The Pumpkin had a number of teams on it as did some of the post faces and some easier gully lines. Conditions where not great but many lines are in but only just. The routes could do with a proper freeze to bring them back to good nick.

Giles Trussel letting the ice know who's Boss!

Jon Jones about to decide that the ice on this Wand aint magic!

Majestic Meggy looking fine for the walk out.

Back Out on the Bike

Date: 11th/02/2012

I was back out on my mountain bike today with Deziree exploring the many sections of single track around Badaguish. This is a sure sign of how poor the current winter conditions have become. With freezing level high above the tops and rain coming down today, conditions are very poor just now.

With all that said, come tomorrow the temps around the Northern Cairngorms are due to drop and there looks like a return to some snowy conditions next week. COME ON WINTER, PLEASE………

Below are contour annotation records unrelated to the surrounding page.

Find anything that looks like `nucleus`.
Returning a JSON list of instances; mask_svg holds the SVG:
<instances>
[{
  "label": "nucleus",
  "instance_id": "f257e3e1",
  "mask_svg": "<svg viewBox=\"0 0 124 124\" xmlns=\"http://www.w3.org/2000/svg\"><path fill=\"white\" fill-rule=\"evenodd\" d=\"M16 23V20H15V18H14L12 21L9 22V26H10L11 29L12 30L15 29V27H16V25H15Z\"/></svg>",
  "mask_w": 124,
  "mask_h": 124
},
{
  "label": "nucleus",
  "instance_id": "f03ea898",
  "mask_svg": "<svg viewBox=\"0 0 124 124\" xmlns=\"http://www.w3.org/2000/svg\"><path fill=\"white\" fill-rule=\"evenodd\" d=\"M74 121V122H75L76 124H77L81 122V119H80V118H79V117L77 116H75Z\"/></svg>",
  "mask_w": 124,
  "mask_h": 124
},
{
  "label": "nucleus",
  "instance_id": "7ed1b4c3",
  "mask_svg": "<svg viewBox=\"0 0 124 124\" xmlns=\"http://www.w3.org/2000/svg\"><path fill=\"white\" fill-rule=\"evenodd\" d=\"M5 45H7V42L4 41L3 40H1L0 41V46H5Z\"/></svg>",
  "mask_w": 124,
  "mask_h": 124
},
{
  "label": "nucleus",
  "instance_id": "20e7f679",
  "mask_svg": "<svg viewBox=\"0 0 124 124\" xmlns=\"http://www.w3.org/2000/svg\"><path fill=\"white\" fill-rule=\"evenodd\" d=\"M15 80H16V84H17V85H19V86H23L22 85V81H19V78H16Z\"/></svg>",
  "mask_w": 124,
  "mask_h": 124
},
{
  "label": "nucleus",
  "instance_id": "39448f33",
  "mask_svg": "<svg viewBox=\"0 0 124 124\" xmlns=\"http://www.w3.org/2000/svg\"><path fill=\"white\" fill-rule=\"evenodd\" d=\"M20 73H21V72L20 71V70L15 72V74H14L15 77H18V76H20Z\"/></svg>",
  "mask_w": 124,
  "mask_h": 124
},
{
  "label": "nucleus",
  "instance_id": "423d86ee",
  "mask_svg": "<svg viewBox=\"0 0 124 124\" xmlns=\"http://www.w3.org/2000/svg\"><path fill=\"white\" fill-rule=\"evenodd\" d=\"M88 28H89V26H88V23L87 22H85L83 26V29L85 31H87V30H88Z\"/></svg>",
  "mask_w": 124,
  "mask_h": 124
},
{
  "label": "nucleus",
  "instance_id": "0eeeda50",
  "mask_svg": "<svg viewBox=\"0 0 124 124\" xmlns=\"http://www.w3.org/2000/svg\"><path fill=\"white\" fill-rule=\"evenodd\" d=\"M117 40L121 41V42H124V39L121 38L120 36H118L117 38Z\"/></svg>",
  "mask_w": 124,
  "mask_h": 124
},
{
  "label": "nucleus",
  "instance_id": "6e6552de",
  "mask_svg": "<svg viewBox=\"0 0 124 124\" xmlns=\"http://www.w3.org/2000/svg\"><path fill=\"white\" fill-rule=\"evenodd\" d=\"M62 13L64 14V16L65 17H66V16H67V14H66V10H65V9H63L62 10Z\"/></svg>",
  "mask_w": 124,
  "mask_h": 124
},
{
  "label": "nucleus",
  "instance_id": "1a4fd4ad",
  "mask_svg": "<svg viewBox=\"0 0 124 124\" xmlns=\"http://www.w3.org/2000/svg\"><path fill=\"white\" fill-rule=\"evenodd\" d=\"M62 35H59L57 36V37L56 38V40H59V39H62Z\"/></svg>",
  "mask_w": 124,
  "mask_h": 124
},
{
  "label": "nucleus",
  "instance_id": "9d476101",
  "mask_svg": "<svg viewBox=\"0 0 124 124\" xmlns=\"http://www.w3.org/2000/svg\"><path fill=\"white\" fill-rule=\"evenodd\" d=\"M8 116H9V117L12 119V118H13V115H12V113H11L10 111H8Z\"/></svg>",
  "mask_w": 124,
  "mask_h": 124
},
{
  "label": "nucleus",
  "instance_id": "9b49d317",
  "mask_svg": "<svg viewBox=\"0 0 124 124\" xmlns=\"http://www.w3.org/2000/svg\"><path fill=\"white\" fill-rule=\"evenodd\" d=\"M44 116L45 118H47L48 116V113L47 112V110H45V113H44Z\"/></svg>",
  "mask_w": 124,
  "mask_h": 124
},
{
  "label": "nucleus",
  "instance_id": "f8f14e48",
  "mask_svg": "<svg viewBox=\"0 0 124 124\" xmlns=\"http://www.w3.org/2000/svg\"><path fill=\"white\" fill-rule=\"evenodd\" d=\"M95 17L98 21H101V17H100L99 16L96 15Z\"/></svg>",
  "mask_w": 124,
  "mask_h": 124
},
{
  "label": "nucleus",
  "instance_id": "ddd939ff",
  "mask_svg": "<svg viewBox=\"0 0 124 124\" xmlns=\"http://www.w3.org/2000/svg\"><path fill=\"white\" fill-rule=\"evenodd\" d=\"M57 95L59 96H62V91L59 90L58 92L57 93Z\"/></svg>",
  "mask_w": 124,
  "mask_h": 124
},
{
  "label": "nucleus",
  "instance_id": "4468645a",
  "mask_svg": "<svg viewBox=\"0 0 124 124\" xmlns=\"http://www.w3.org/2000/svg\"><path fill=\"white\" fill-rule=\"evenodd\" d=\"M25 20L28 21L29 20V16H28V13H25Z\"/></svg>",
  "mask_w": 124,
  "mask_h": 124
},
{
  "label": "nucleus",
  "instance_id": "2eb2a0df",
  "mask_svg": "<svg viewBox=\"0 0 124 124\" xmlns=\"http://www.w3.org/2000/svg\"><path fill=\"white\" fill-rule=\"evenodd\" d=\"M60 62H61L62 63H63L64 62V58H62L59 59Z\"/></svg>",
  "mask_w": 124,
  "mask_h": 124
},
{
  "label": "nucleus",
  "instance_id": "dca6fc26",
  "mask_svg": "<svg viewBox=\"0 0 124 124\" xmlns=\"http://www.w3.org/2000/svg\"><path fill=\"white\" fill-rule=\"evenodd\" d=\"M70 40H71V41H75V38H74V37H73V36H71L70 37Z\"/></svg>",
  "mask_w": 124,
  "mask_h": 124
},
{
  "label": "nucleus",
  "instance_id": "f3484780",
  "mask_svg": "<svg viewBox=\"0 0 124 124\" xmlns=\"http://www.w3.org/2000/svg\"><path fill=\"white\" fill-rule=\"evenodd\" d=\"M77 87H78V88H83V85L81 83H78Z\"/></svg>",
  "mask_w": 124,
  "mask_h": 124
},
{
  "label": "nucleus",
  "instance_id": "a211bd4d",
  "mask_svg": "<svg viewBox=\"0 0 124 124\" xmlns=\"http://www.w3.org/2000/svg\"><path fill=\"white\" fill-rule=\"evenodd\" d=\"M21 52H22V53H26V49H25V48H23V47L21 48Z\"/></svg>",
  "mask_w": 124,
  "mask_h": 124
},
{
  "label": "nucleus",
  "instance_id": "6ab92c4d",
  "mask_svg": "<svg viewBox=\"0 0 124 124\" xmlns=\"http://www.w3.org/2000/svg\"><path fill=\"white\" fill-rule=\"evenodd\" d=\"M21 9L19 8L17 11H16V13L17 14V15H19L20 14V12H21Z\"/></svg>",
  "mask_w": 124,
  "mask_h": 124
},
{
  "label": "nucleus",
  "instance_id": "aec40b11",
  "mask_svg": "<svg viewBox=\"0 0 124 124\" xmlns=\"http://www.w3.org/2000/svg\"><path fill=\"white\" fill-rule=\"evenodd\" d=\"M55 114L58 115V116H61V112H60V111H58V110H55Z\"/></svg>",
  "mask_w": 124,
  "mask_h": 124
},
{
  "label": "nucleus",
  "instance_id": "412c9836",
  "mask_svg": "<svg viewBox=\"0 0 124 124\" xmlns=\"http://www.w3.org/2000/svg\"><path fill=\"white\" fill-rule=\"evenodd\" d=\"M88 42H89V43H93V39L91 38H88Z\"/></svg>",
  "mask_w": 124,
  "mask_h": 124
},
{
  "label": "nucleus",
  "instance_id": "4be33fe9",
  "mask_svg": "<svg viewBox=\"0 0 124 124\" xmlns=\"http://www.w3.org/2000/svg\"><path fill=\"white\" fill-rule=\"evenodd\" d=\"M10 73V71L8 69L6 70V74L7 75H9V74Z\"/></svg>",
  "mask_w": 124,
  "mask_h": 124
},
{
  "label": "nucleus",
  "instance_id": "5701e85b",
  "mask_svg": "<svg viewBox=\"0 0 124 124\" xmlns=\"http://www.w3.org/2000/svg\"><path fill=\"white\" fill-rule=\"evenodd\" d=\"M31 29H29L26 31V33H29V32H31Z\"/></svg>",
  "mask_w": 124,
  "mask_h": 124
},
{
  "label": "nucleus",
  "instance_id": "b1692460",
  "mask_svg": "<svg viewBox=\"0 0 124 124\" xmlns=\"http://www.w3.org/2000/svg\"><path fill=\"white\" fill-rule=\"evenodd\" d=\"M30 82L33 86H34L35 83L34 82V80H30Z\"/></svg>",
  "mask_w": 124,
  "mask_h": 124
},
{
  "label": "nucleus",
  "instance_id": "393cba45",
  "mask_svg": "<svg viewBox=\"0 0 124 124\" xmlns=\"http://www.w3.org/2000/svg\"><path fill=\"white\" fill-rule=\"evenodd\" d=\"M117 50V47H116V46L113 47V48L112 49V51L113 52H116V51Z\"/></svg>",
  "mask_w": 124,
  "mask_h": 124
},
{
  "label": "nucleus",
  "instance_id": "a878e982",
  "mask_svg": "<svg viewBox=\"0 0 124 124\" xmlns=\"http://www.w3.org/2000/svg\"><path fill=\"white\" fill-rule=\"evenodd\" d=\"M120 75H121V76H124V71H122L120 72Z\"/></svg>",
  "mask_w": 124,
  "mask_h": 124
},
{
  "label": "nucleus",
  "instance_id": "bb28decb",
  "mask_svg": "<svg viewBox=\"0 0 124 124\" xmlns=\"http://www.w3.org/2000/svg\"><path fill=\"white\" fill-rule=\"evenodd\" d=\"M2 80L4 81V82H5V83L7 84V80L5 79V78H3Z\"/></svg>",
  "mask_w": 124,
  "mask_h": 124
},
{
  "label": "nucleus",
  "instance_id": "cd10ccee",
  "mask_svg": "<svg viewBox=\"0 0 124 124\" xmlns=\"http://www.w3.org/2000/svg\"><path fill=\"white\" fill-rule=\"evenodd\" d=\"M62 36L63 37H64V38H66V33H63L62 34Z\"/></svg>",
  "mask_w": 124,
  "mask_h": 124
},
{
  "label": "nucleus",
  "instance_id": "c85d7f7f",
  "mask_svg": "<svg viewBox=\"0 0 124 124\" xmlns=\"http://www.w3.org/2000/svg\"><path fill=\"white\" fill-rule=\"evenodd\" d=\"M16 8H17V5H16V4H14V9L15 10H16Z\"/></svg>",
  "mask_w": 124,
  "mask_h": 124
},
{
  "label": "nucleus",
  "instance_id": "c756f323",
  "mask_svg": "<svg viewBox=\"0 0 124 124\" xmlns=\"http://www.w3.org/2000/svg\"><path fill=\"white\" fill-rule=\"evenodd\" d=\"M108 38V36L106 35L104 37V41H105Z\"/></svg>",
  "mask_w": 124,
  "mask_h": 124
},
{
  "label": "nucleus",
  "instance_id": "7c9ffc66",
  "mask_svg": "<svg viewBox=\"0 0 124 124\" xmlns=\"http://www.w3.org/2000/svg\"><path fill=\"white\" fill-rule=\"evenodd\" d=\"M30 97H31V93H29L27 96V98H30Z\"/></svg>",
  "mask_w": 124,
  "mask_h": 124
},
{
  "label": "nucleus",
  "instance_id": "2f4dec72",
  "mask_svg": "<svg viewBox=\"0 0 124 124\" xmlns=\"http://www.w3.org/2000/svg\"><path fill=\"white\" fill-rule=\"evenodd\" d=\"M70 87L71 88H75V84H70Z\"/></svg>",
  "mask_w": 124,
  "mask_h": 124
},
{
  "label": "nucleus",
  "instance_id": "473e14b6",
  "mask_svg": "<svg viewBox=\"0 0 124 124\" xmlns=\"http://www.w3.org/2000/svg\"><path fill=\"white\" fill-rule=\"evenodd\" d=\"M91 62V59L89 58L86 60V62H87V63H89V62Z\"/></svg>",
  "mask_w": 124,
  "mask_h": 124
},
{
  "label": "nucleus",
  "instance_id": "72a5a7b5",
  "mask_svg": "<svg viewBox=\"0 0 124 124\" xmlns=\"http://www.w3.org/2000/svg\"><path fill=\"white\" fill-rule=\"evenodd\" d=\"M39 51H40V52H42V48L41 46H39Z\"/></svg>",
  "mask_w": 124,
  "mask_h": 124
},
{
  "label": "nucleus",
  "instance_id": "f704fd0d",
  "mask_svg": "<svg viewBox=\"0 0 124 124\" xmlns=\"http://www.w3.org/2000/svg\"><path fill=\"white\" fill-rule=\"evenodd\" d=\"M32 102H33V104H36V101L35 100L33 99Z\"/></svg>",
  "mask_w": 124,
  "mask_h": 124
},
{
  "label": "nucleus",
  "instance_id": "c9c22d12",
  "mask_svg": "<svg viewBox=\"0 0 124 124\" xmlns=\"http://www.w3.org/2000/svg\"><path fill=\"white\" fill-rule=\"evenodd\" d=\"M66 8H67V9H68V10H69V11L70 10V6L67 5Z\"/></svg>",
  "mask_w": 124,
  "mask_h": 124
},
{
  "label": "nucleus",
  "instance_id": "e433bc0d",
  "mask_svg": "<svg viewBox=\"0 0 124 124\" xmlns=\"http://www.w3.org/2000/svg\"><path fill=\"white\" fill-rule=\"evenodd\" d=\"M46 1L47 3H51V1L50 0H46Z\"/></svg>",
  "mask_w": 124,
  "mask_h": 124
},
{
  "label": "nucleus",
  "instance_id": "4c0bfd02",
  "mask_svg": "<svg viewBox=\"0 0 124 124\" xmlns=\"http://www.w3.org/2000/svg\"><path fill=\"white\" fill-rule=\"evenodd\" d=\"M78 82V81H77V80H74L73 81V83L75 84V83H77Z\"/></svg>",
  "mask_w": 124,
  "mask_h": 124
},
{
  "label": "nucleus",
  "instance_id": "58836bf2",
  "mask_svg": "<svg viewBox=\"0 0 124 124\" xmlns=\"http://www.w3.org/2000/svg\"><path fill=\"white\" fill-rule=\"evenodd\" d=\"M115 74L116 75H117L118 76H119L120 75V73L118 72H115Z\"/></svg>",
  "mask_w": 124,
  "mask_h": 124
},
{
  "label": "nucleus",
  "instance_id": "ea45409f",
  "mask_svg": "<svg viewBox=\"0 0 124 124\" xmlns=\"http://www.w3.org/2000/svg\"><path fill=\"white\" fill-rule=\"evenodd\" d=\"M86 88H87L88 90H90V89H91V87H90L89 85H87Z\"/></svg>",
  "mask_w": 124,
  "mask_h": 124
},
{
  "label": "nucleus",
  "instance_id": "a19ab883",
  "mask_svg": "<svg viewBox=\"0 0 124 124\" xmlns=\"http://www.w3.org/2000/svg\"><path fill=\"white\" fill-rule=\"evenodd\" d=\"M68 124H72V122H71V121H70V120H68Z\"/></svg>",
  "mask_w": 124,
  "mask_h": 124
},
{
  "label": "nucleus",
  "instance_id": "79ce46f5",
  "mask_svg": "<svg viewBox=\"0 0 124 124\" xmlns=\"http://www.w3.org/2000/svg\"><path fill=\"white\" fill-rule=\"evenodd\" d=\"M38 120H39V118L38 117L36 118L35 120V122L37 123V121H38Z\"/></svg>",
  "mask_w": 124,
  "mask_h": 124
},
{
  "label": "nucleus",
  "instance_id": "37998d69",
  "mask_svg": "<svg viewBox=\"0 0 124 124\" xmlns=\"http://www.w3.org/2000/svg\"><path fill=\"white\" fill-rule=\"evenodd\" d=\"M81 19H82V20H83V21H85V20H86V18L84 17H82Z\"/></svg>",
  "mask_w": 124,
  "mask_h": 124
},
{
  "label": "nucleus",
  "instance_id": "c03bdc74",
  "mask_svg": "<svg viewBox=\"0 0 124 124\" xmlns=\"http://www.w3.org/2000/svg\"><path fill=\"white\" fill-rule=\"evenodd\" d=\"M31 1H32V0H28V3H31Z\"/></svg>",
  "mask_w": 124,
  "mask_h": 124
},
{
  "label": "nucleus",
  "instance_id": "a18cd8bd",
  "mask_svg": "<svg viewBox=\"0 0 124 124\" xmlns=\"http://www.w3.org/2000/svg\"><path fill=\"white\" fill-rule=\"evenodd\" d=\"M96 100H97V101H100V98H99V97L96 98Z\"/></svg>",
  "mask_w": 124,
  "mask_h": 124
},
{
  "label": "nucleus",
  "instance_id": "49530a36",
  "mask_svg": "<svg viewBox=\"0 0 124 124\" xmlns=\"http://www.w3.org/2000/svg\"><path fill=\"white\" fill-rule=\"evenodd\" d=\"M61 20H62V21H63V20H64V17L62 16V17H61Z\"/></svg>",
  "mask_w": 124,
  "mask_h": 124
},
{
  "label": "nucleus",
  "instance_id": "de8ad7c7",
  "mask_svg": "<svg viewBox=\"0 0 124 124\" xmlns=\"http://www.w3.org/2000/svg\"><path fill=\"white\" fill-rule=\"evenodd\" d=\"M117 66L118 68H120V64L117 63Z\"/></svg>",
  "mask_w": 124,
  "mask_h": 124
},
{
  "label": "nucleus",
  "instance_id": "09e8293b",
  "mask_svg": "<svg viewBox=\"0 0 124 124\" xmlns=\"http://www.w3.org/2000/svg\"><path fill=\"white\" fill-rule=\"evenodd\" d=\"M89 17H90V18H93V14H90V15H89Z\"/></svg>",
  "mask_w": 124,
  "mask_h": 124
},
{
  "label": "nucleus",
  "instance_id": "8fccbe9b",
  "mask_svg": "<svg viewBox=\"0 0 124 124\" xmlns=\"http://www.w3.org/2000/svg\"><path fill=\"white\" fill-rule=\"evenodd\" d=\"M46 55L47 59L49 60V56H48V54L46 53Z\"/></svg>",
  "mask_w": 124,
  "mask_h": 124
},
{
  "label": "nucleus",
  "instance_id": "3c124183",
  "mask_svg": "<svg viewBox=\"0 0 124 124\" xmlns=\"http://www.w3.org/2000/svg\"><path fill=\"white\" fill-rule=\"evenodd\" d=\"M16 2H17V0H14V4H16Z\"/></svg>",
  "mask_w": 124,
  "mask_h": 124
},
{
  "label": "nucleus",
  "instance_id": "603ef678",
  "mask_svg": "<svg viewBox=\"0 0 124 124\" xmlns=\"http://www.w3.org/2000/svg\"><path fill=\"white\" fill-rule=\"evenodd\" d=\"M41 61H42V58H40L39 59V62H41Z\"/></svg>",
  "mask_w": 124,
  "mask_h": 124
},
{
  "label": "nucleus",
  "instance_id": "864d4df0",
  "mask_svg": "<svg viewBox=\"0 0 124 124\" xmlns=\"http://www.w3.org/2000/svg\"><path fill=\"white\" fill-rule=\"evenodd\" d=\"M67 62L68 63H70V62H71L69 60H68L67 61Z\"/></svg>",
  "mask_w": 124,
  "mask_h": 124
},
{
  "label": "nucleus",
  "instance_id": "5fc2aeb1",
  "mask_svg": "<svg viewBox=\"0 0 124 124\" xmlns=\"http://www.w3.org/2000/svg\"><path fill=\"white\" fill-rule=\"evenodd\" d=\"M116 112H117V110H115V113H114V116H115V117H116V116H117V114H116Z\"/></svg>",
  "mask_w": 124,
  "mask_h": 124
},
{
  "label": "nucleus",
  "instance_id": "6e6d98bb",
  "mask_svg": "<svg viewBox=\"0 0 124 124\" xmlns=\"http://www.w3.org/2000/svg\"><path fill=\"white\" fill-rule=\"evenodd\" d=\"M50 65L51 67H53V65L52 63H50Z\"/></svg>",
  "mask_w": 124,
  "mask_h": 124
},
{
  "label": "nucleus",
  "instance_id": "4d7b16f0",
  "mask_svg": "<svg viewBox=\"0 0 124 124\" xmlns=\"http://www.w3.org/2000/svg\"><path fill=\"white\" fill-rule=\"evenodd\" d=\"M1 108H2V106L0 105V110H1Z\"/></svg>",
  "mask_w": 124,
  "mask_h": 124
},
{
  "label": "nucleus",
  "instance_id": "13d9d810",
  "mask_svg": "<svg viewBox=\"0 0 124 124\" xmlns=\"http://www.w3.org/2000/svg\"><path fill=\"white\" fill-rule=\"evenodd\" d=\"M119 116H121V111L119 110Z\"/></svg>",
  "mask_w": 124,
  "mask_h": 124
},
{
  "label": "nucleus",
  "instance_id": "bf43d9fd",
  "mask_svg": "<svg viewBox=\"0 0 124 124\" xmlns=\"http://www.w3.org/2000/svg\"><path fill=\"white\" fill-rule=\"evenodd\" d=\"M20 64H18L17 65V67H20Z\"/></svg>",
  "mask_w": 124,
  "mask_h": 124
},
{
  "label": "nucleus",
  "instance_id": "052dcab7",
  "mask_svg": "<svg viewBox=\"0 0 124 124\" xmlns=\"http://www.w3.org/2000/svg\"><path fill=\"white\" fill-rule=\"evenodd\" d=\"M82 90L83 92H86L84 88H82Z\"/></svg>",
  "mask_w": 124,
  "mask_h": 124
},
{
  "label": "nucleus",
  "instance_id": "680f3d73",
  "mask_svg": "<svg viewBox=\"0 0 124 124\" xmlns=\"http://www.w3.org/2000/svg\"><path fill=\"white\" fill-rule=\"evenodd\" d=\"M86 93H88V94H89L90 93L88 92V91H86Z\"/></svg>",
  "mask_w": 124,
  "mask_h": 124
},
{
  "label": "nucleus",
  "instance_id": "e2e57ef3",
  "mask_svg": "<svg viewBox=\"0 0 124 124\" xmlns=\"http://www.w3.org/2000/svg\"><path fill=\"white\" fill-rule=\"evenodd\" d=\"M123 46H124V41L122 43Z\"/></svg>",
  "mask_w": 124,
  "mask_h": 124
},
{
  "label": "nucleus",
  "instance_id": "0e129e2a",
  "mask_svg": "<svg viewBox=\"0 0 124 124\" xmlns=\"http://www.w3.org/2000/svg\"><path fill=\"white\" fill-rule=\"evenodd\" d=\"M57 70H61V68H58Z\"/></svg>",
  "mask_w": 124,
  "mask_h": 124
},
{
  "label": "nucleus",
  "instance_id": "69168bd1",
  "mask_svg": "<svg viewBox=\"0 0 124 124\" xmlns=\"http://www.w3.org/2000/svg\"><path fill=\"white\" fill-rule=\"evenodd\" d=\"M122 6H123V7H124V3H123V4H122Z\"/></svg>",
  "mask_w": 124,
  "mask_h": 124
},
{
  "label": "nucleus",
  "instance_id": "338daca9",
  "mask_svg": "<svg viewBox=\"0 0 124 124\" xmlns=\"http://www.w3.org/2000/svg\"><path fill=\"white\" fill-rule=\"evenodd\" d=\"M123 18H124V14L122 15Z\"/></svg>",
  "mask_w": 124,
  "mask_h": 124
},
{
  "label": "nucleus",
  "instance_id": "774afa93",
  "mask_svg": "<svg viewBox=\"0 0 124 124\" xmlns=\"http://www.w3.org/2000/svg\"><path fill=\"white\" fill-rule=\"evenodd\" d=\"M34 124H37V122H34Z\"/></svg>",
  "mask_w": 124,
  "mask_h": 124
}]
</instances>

I’m keeping my fingers crossed and hoping to try and find some high ice to scale tomorrow, we’ll see what happens!

Another acceptable Cairngorms view

Some photo’s taken whilst out on the snow hole expedition part of the Winter ML training last week. We were out over Tuesday and Wednesday. Unfortunately it doesn’t look like this anymore!

Team winter ML off for a nights snow holing


A stunning full moon rising above Loch Avon


Honestly there were some poor navigation conditions....


hmm, which way now?

A palatial snow hole, glad we didn't have to dig it!